• Given problem a
Copy the rows verbatim, from the line with "In this photo, does" through the last line of the rows.

Definition: An angry outlook fostered by a grievance, grudge, or low self-esteem.
Example: “Don’t mind him,” Lois told her secretary. “John’s got a chip on his shoulder since I beat him in the hot dog eating competition.”
First of all, chips aren’t sexist. They can sit on her shoulder as easily as his.
Secondly, the chip referred to is a wood chip, not one made of deep fried potato, nor the kind Iddy models here, a silicon chip.
As for the chip’s origin, there appear to be two possibilities:
- In the 1700s, dockyard workers in England had job benefits other workers did not. They were allowed to take scrap wood from the construction and repair of ships home, for construction or firewood. Specifically, the Navy Council declared in 1739 that they could remove as much as they could carry upon their shoulder (subject to inspection by their superiors, of course). Later, that allowance was reduced to as much as they could carry under one arm. This became a grievance among the dockers. So, it appears we have all the elements needed to form our idiom. Chips. Shoulders. Grievances. One little hitch though. There is close to 200 years between this episode and the arrival of our phrase around 1930.

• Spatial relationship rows
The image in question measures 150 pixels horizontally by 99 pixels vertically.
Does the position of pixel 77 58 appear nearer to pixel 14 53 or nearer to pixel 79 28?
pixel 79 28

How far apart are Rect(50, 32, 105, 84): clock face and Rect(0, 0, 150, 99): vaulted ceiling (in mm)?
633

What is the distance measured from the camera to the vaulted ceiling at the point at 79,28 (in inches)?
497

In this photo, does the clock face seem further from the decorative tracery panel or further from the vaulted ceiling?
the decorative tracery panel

• Given problem b
Pick up the text on the idiom "a chip on one's shoulder" right after its final sentence and keep writing.

• Right answer a
In this photo, does the clock face seem further from the decorative tracery panel or further from the vaulted ceiling?
the decorative tracery panel

• Right answer b
- It is more likely it is derived from manly shenanigans in the US during the 1800s. There was a custom of placing a small piece of wood (or chip) upon your shoulder and daring others to knock it off, followed by more serious fighting involving fists, kicks, and broken teeth. Sounds very entertaining. Remember. These fellows didn’t have 94 episodes of Sex and the City to entertain them.
Iddy had a very difficult time illustrating this idiom. Mainly because he really doesn’t have shoulders….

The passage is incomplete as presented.